Find "How far from the camera's position" in the records that follow; print that line and each subsequent line through the last one, verbatim and with nothing added.

## Listing
+++
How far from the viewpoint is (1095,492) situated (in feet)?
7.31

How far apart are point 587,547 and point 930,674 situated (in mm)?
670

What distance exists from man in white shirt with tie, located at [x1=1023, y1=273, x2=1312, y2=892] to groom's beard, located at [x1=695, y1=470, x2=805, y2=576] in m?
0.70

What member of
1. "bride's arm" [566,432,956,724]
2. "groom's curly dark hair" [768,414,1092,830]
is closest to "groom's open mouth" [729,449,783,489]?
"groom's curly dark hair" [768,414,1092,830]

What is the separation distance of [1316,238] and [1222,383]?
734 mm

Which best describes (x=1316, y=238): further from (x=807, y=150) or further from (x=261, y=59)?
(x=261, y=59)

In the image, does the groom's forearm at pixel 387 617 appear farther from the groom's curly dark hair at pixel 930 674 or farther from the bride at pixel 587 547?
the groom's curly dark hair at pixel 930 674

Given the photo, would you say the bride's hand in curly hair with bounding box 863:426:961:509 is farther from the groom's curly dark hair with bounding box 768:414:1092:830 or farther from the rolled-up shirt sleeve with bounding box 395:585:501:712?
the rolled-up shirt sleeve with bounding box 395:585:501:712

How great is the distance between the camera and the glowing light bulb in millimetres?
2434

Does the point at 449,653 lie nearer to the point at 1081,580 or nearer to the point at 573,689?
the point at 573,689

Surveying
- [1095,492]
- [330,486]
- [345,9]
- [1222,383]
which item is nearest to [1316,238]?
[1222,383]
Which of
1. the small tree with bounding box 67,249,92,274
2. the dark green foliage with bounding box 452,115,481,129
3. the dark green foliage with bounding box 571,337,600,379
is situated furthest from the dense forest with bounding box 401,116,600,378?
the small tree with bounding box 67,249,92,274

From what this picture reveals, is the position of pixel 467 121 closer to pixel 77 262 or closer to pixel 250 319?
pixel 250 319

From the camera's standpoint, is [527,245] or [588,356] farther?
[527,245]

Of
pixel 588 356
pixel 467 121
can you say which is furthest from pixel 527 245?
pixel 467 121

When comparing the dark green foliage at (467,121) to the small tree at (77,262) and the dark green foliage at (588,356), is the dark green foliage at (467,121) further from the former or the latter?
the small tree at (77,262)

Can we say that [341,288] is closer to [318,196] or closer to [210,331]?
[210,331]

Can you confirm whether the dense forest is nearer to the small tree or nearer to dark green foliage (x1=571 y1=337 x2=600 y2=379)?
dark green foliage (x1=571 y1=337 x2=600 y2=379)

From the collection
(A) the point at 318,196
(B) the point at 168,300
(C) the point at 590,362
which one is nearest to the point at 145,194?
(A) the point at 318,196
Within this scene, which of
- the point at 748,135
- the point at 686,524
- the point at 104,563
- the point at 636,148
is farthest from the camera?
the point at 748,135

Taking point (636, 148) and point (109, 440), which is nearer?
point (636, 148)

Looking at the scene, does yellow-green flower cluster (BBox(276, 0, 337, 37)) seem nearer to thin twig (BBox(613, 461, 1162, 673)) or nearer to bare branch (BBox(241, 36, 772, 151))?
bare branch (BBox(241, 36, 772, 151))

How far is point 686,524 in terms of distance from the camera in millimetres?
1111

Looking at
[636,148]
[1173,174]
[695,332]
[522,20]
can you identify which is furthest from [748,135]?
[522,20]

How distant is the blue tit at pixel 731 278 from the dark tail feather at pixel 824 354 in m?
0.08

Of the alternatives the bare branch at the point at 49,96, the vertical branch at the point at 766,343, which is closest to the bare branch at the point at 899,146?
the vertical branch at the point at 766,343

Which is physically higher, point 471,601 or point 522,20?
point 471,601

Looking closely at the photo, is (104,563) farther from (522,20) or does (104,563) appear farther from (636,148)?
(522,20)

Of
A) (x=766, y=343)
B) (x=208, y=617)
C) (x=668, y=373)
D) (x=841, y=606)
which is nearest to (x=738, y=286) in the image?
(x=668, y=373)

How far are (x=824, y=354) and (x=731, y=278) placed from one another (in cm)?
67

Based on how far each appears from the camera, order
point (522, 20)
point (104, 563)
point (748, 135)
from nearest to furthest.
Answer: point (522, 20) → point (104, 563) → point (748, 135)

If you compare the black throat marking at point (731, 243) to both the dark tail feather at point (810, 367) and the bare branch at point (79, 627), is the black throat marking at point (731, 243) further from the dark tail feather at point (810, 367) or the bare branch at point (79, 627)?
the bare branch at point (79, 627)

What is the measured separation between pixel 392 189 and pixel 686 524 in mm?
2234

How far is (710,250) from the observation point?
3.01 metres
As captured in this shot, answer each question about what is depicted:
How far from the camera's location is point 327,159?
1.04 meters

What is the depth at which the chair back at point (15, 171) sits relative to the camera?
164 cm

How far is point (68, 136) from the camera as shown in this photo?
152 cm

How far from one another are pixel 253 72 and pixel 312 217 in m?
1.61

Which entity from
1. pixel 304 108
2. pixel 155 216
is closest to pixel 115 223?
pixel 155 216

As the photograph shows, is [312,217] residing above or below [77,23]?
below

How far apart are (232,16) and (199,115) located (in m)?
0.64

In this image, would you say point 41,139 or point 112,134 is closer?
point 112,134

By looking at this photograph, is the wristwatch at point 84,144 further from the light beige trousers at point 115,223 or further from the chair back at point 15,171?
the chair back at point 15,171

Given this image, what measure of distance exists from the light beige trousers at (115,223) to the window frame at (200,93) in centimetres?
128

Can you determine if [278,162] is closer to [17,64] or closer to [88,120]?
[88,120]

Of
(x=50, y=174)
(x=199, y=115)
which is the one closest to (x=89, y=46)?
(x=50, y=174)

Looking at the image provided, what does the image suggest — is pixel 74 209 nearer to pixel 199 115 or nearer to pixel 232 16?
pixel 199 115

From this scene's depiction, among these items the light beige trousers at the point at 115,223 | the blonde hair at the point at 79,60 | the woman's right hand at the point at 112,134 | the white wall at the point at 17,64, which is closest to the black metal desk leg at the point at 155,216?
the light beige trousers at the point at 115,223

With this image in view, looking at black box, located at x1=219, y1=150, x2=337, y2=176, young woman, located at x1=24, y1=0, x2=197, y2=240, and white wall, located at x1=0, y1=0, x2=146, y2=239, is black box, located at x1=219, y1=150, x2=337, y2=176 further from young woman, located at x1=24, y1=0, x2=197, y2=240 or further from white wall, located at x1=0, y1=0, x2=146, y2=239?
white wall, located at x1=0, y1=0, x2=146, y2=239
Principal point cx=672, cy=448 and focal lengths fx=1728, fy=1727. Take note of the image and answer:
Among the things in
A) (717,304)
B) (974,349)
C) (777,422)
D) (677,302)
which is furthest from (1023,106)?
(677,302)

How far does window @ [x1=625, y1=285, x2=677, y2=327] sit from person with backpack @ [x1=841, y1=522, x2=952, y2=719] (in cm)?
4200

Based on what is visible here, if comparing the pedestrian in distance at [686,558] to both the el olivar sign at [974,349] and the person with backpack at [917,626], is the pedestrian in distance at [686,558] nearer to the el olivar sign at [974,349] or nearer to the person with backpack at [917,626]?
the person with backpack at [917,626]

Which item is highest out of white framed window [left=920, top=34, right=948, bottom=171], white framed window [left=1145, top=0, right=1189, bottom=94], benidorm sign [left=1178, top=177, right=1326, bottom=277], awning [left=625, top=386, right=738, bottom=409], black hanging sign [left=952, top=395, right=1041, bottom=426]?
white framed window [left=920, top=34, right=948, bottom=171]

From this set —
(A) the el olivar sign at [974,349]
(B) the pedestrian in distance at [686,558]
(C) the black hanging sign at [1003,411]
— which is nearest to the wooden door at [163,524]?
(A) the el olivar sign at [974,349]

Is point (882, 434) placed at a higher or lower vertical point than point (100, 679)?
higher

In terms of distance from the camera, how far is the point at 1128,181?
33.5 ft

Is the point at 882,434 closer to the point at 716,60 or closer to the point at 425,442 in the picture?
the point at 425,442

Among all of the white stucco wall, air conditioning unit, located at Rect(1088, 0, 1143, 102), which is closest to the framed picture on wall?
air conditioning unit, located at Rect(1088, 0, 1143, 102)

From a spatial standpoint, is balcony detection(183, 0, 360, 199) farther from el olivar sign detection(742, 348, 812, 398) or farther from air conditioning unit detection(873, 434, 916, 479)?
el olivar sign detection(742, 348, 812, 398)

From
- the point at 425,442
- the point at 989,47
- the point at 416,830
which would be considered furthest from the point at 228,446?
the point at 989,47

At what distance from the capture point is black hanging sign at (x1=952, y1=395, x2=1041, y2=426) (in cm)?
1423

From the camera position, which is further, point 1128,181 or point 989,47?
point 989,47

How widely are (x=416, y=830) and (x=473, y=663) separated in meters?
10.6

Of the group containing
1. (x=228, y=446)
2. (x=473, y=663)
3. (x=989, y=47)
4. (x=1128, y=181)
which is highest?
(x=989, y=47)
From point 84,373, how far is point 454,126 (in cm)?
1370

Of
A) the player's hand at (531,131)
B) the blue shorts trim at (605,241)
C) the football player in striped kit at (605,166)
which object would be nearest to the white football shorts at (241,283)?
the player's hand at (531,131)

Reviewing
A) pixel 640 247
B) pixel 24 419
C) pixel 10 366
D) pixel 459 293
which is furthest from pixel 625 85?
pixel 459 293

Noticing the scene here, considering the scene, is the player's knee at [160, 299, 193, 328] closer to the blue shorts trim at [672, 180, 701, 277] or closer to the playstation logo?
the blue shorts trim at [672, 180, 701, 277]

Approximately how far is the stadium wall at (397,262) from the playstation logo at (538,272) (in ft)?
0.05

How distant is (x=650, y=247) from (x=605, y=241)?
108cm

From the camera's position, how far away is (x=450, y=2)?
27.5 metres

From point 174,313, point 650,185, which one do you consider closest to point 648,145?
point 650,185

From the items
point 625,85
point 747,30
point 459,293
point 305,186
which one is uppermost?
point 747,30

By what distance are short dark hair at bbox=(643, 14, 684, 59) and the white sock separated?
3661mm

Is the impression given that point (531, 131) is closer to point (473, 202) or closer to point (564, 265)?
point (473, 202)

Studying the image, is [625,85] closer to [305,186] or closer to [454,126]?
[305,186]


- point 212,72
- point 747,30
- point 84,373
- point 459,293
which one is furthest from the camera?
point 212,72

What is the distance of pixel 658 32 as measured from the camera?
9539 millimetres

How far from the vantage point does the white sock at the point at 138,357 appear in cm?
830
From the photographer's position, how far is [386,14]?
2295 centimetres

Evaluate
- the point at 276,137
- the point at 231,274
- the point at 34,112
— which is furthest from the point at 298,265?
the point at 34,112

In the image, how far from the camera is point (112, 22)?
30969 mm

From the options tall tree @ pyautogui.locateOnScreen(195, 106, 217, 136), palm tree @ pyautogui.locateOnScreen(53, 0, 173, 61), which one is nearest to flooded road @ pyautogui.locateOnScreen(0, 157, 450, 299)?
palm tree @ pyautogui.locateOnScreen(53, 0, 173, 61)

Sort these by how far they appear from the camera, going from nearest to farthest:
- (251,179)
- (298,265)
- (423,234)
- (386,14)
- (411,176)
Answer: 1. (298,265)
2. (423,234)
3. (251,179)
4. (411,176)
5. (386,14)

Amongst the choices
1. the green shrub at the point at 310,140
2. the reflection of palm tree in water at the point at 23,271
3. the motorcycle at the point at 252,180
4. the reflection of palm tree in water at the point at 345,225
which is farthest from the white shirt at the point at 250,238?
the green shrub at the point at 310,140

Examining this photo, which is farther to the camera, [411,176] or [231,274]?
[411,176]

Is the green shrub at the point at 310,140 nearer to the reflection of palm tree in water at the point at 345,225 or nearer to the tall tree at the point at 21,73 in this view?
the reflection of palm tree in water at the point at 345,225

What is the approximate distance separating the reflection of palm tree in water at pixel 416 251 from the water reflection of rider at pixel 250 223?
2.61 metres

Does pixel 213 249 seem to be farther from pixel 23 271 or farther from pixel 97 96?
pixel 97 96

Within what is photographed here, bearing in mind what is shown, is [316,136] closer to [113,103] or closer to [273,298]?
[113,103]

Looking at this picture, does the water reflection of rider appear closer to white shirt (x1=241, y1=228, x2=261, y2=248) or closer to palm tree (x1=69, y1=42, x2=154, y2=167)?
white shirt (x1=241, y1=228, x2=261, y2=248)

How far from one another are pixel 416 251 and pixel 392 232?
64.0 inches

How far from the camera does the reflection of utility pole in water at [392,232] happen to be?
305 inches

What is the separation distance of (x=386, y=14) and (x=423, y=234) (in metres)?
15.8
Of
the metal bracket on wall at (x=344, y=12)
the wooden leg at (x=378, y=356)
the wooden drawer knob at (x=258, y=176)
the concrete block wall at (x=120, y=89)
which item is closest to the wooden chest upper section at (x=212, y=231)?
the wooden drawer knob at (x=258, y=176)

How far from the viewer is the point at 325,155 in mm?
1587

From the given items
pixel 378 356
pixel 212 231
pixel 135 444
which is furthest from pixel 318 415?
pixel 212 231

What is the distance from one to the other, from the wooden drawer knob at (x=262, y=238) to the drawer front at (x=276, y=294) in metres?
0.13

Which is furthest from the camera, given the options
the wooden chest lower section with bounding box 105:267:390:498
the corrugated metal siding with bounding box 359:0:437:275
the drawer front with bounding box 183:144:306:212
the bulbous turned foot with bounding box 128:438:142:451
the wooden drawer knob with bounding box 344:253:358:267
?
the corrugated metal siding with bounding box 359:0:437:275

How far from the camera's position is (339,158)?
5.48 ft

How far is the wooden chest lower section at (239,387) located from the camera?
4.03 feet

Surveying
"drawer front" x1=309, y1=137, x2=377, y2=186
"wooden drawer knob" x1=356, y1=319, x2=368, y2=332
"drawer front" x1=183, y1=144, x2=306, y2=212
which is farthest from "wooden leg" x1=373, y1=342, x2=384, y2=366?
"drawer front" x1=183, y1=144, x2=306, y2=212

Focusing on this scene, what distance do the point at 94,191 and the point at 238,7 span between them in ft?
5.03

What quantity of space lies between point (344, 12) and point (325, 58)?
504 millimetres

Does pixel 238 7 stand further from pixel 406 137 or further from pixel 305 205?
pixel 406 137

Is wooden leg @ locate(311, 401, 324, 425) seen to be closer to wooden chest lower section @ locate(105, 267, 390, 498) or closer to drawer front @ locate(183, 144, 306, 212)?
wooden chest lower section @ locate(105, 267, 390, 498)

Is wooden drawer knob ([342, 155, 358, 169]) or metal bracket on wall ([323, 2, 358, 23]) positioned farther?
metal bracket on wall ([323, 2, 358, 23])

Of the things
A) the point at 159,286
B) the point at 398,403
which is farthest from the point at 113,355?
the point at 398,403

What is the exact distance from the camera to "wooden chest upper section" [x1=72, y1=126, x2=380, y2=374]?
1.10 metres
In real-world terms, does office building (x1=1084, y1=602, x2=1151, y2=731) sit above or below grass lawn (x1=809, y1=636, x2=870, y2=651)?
+++
## Response to this task
How far from the camera's position is (339,158)?
5.48 ft

How far is the wooden chest lower section at (239,387) located from the camera?
4.03 feet

Surveying
"drawer front" x1=309, y1=137, x2=377, y2=186
"wooden drawer knob" x1=356, y1=319, x2=368, y2=332
"drawer front" x1=183, y1=144, x2=306, y2=212
which is farthest from "wooden leg" x1=373, y1=342, x2=384, y2=366?
"drawer front" x1=183, y1=144, x2=306, y2=212

Focusing on this scene, what distance do the point at 94,191 and the point at 238,7 span between them in ft?
5.03

What quantity of space lies between point (344, 12) and point (325, 58)?
504 millimetres

Does pixel 238 7 stand further from pixel 406 137 or further from pixel 305 205?
pixel 406 137

Is wooden leg @ locate(311, 401, 324, 425) seen to be closer to wooden chest lower section @ locate(105, 267, 390, 498) or closer to drawer front @ locate(183, 144, 306, 212)?
wooden chest lower section @ locate(105, 267, 390, 498)

Is wooden drawer knob ([342, 155, 358, 169]) or metal bracket on wall ([323, 2, 358, 23]) positioned farther?
metal bracket on wall ([323, 2, 358, 23])

Of the things
A) the point at 159,286
B) the point at 398,403
which is farthest from the point at 113,355?
the point at 398,403

What is the exact distance from the camera to "wooden chest upper section" [x1=72, y1=126, x2=380, y2=374]?
1.10 metres
In real-world terms, does office building (x1=1084, y1=602, x2=1151, y2=731) sit above or below grass lawn (x1=809, y1=636, x2=870, y2=651)?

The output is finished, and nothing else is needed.